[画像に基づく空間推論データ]

* * * * *

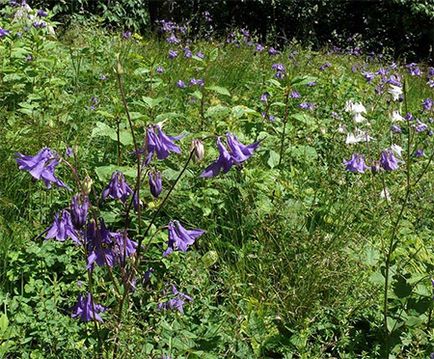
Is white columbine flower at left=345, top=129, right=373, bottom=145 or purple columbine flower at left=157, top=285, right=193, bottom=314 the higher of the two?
white columbine flower at left=345, top=129, right=373, bottom=145

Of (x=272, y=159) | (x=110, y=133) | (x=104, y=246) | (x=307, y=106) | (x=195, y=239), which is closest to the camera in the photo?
(x=104, y=246)

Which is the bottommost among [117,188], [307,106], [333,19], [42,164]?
[333,19]

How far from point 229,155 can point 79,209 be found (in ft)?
1.31

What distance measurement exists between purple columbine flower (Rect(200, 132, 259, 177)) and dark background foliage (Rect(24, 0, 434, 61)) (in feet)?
30.7

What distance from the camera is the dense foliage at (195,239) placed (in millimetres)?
1689

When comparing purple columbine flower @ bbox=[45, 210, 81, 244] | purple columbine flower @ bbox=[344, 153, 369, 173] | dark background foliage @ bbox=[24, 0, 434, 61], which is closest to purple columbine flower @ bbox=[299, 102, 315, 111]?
purple columbine flower @ bbox=[344, 153, 369, 173]

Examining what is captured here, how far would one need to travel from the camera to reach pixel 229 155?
1450mm

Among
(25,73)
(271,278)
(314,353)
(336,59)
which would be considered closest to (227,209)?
(271,278)

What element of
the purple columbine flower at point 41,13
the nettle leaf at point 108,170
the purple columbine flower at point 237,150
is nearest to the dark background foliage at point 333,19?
the purple columbine flower at point 41,13

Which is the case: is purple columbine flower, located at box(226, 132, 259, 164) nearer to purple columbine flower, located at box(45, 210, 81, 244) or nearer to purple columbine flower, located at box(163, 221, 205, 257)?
purple columbine flower, located at box(163, 221, 205, 257)

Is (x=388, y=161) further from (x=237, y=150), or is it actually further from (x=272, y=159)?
(x=237, y=150)

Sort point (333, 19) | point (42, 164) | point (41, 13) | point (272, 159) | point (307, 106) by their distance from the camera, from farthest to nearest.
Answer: point (333, 19)
point (41, 13)
point (307, 106)
point (272, 159)
point (42, 164)

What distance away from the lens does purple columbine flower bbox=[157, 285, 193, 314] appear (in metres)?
1.92

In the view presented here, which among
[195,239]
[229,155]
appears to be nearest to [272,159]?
[195,239]
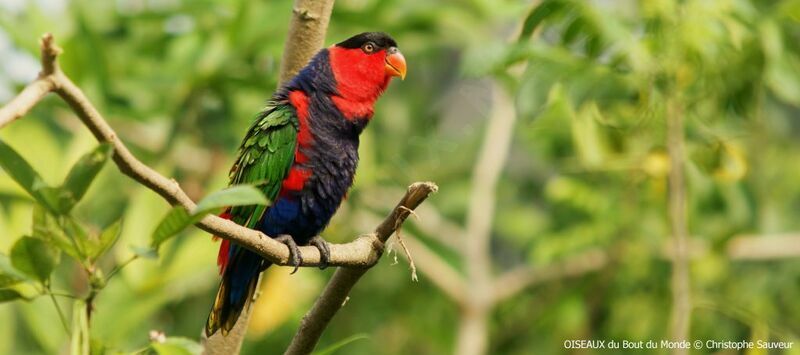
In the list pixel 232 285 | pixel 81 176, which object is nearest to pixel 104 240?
pixel 81 176

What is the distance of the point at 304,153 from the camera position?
9.46 feet

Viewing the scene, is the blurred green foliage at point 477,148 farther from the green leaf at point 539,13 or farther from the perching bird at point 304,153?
the perching bird at point 304,153

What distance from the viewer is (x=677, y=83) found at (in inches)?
137

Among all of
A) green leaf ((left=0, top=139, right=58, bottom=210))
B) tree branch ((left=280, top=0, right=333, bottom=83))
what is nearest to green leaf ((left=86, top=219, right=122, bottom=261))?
green leaf ((left=0, top=139, right=58, bottom=210))

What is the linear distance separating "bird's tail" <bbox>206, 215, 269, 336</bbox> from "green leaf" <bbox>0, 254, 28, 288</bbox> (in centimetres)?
66

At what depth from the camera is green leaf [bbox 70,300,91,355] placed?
186cm

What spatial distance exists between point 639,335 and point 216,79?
2.46 meters

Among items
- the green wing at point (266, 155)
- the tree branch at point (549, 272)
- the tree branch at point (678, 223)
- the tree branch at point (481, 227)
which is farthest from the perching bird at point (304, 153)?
the tree branch at point (549, 272)

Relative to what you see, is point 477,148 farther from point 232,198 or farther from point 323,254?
point 232,198

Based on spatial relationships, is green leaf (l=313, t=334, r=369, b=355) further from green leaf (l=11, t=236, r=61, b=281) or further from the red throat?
the red throat

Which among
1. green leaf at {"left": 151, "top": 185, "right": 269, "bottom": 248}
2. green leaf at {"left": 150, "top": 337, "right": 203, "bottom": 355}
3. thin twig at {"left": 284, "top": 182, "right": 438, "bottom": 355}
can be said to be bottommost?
green leaf at {"left": 150, "top": 337, "right": 203, "bottom": 355}

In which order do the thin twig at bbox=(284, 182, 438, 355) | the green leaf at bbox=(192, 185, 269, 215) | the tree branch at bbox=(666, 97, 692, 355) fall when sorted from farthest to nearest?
1. the tree branch at bbox=(666, 97, 692, 355)
2. the thin twig at bbox=(284, 182, 438, 355)
3. the green leaf at bbox=(192, 185, 269, 215)

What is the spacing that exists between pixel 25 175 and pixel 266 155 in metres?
1.12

* * * * *

▶ _問題_: 上のすべての項目を、各行を一つの文字列とするJSONリストとして出力する。空行と画像を示す行は除く。

▶ _解答_:
[
  "Is white columbine flower at left=345, top=129, right=373, bottom=145 or purple columbine flower at left=157, top=285, right=193, bottom=314 the higher of the two?",
  "white columbine flower at left=345, top=129, right=373, bottom=145",
  "Of (x=272, y=159) | (x=110, y=133) | (x=104, y=246) | (x=307, y=106) | (x=195, y=239), which is closest to the camera in the photo?",
  "(x=104, y=246)",
  "Which is the bottommost among [117,188], [307,106], [333,19], [42,164]?",
  "[333,19]",
  "How far from point 229,155 can point 79,209 be found (in ft)?",
  "1.31",
  "What distance measurement exists between purple columbine flower (Rect(200, 132, 259, 177)) and dark background foliage (Rect(24, 0, 434, 61)) (in feet)?",
  "30.7",
  "What distance from the camera is the dense foliage at (195,239) placed (in millimetres)?",
  "1689",
  "When comparing purple columbine flower @ bbox=[45, 210, 81, 244] | purple columbine flower @ bbox=[344, 153, 369, 173] | dark background foliage @ bbox=[24, 0, 434, 61], which is closest to purple columbine flower @ bbox=[299, 102, 315, 111]?",
  "purple columbine flower @ bbox=[344, 153, 369, 173]",
  "Examining what is captured here, how far would one need to travel from the camera to reach pixel 229 155?",
  "1450mm",
  "Among",
  "(25,73)",
  "(271,278)",
  "(314,353)",
  "(336,59)",
  "which would be considered closest to (227,209)?",
  "(271,278)",
  "What element of",
  "the purple columbine flower at point 41,13",
  "the nettle leaf at point 108,170",
  "the purple columbine flower at point 237,150",
  "is nearest to the dark background foliage at point 333,19?",
  "the purple columbine flower at point 41,13",
  "Which is the case: is purple columbine flower, located at box(226, 132, 259, 164) nearer to purple columbine flower, located at box(45, 210, 81, 244) or nearer to purple columbine flower, located at box(163, 221, 205, 257)?",
  "purple columbine flower, located at box(163, 221, 205, 257)",
  "Is (x=388, y=161) further from (x=237, y=150), or is it actually further from (x=272, y=159)?",
  "(x=237, y=150)",
  "Sort point (333, 19) | point (42, 164) | point (41, 13) | point (272, 159) | point (307, 106) by their distance from the camera, from farthest to nearest.",
  "Answer: point (333, 19)",
  "point (41, 13)",
  "point (307, 106)",
  "point (272, 159)",
  "point (42, 164)",
  "What distance away from the lens does purple columbine flower bbox=[157, 285, 193, 314] appear (in metres)?",
  "1.92",
  "In the view presented here, which among",
  "[195,239]",
  "[229,155]",
  "appears to be nearest to [272,159]?",
  "[195,239]",
  "In the list pixel 232 285 | pixel 81 176, which object is nearest to pixel 104 240?",
  "pixel 81 176",
  "What is the distance of the point at 304,153 from the camera position?",
  "9.46 feet",
  "Viewing the scene, is the blurred green foliage at point 477,148 farther from the green leaf at point 539,13 or farther from the perching bird at point 304,153?",
  "the perching bird at point 304,153",
  "What distance from the viewer is (x=677, y=83) found at (in inches)?",
  "137",
  "Among all of",
  "A) green leaf ((left=0, top=139, right=58, bottom=210))",
  "B) tree branch ((left=280, top=0, right=333, bottom=83))",
  "what is nearest to green leaf ((left=86, top=219, right=122, bottom=261))?",
  "green leaf ((left=0, top=139, right=58, bottom=210))",
  "What is the linear distance separating \"bird's tail\" <bbox>206, 215, 269, 336</bbox> from \"green leaf\" <bbox>0, 254, 28, 288</bbox> (in centimetres)?",
  "66",
  "At what depth from the camera is green leaf [bbox 70,300,91,355] placed?",
  "186cm",
  "What spatial distance exists between point 639,335 and point 216,79?",
  "2.46 meters",
  "Among items",
  "- the green wing at point (266, 155)",
  "- the tree branch at point (549, 272)",
  "- the tree branch at point (678, 223)",
  "- the tree branch at point (481, 227)",
  "which is farthest from the perching bird at point (304, 153)?",
  "the tree branch at point (549, 272)",
  "Relative to what you see, is point 477,148 farther from point 232,198 or farther from point 323,254?",
  "point 232,198",
  "Based on spatial relationships, is green leaf (l=313, t=334, r=369, b=355) further from green leaf (l=11, t=236, r=61, b=281) or further from the red throat?",
  "the red throat",
  "Which among",
  "1. green leaf at {\"left\": 151, \"top\": 185, \"right\": 269, \"bottom\": 248}",
  "2. green leaf at {\"left\": 150, \"top\": 337, \"right\": 203, \"bottom\": 355}",
  "3. thin twig at {\"left\": 284, \"top\": 182, \"right\": 438, \"bottom\": 355}",
  "can be said to be bottommost?",
  "green leaf at {\"left\": 150, \"top\": 337, \"right\": 203, \"bottom\": 355}",
  "In which order do the thin twig at bbox=(284, 182, 438, 355) | the green leaf at bbox=(192, 185, 269, 215) | the tree branch at bbox=(666, 97, 692, 355) fall when sorted from farthest to nearest?",
  "1. the tree branch at bbox=(666, 97, 692, 355)",
  "2. the thin twig at bbox=(284, 182, 438, 355)",
  "3. the green leaf at bbox=(192, 185, 269, 215)",
  "What is the spacing that exists between pixel 25 175 and pixel 266 155 in metres?",
  "1.12"
]